Trouble in unit tests
Now, I’m thoroughly infected by the testing virus. In fact, at the office I have a reputation for always writing unit tests to the point that people expect to break a unit tests when touching any of my code :)
So, of course, I wanted to write unit tests for this FDW stuff.
Unfortunately, CREATE DATABASE
does not work in a
transaction.
This is one of very few limitations in Postgres, so I was a bit
disappointed to find this out.
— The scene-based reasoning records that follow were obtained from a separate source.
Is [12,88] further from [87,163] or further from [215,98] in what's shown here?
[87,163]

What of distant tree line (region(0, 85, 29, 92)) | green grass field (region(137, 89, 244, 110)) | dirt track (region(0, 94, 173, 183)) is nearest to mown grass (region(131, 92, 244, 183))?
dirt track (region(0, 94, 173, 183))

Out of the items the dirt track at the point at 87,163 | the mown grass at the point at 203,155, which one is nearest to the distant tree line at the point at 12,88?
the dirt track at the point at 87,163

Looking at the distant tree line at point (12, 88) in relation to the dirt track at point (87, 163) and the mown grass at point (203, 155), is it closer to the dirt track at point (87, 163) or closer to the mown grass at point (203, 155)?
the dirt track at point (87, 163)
In Django, all tests usually run
inside a transaction,
which makes tests self-contained and less dependent on state:
if something breaks, you won’t end up with leftovers from previous
test runs.
While looking into this, I also figured out that postgres_fdw
foreign data wrappers use their own transaction
management,
which has some implications for tests: when you insert a record in the
remote database’s table (which happens from another connection in my
tests, as this is how it will work in practice), this is not seen
during the same test run.
So, I had to use the dreaded TransactionTestCase
class, which means
all those benefits of the normal TestCase
class go flying out the
window.
Querying and connection management
The query above where we merge in the entity name through introspection is hand-written and (as far as I know) cannot be expressed with the Django ORM. Because Django’s query builder is tightly coupled to the ORM, there is no way you can cleanly query the database, so I ended up having to rely on hand-crafted SQL. This is a bit of a pain when dynamically composing queries with filters, and it also means we can’t rely on Binder, our homegrown REST framework for Django.
I briefly tried to use SQL Alchemy, but couldn’t figure out how to cleanly integrate it into our test suite and how to integrate it with Django’s connection management, and were in somewhat of a hurry to make the deadline.
Conclusion
So far, FDW combined with table inheritance seems like a very cool approach that takes less time to implement than building an internal API on two sides (client and server). There are still some remaining challenges, like how to deal with migrations, and downtime of servers, but all in all I’m quite happy with the results so far.
At the very least, working through this implementation gave us the opportunity to try out some of Postgres’ more cutting-edge stuff. We can certainly use this knowledge in future projects.